Sunday, January 15, 2012

Martin Luther King Emerging form hard stone

January 15, 2012 -- Updated 1958 GMT (0358 HKT)

  • Controversy over Martin Luther King Memorial includes truncated quotation
  • Maya Angelou charged that paraphrase makes King seem "arrogant"
  • Most people think only of "I have a dream," but King far more complex, challenging
  • King's words and humanity still speak to us today
(CNN) -- Of course a memorial to Martin Luther King Jr. was going to be controversial.
The man himself was controversial, notes LaSalle University sociology professor Charles Gallagher.
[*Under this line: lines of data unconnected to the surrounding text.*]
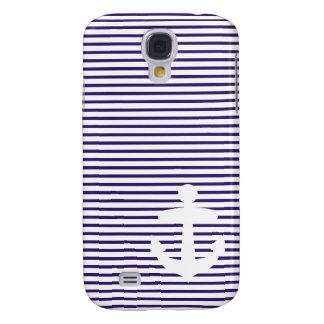White Anchor with Blue Breton Stripes Samsung Galaxy S4 Case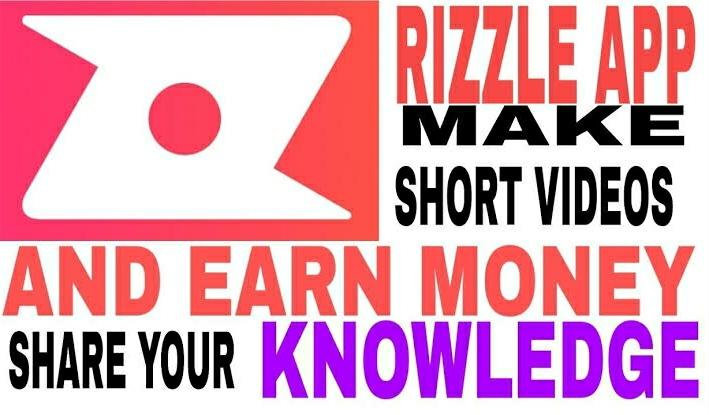 Rizzle app monetization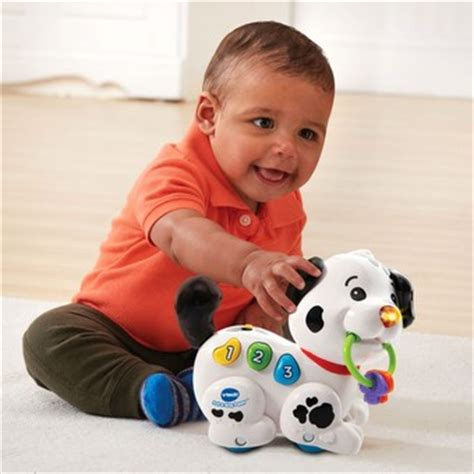 vtech puppy vtech pull sing puppy best educational infant toys stores singapore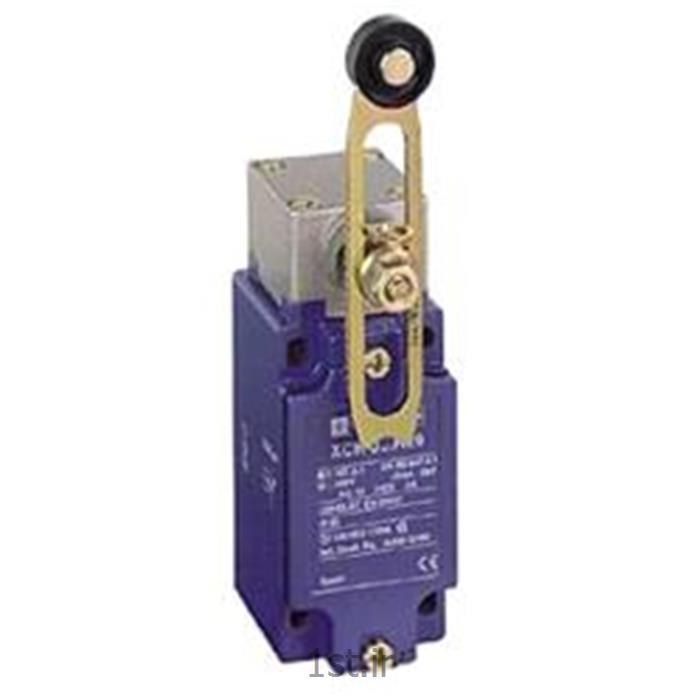 عکس لیمیت سوئیچ ( سوئیچ محدود کننده )لیمیت سوئیچ  اشنایدر تله مکانیک XCKJ10541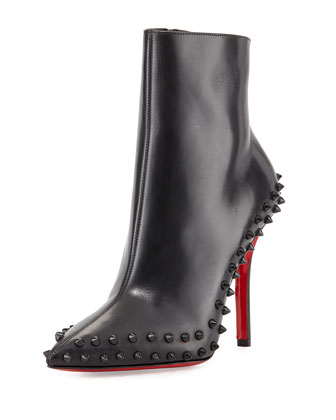 Willetta Spiked Red Sole Bootie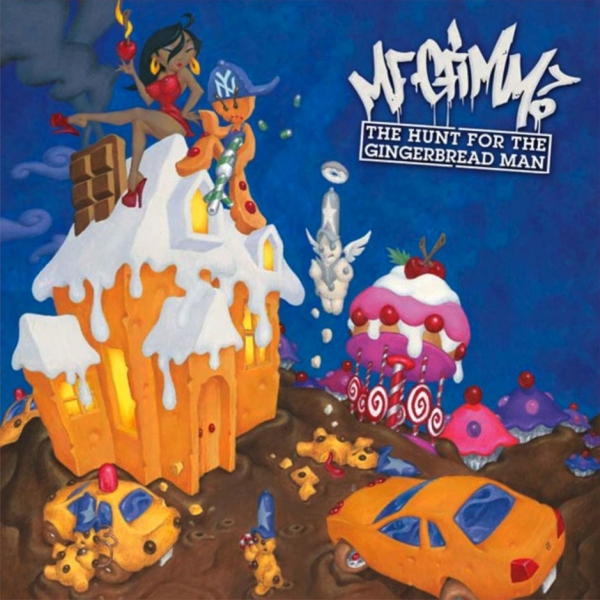 MF Grimm The Hunt for the Gingerbread Man cover art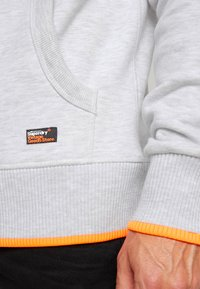 Superdry - VINTAGE LOGO NEON TIP HOOD - Sweat à capuche - ice marl - 4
King -- bound up with issues of racial and economic inequality that spotlight America's worst sins -- is a "Rorschach test," Gallagher says, that people see in King what they want to see.
Still, few of the organizers of the Martin Luther King Jr. National Memorial in Washington may have expected that every little detail would be so scrutinized, criticism that has continued right up to the first Martin Luther King Jr. Day since it opened last fall.
Late Friday, the Department of Interior -- which has jurisdiction over the memorial -- announced a quotation in the memorial's King sculpture would be changed. This action followed months of complaints about the language of the quotation, which had been paraphrased from a passage in a King sermon.
The memorial itself consists of the 30-foot sculpture of King, called the "Stone of Hope," in which the civil rights leader emerges from a portion of a granite slab. Some yards away is a mountain of granite; together, the pieces give life to King's words from his 1963 March on Washington address: "Out of the mountain of despair, a stone of hope." Nearby stands a low wall engraved with 14 King quotations on subjects including love, justice and hope.
The disputes started not long after the memorial was officially approved about 15 years ago.
Initially, there was disagreement over the location; several months went by before a Tidal Basin site was selected. There were criticisms about the choice of sculptor Lei Yixin, a Chinese national; the use of Chinese granite; King's pose, which has been called "confrontational"; and even its scale, which has been likened to Soviet-style monumentalism.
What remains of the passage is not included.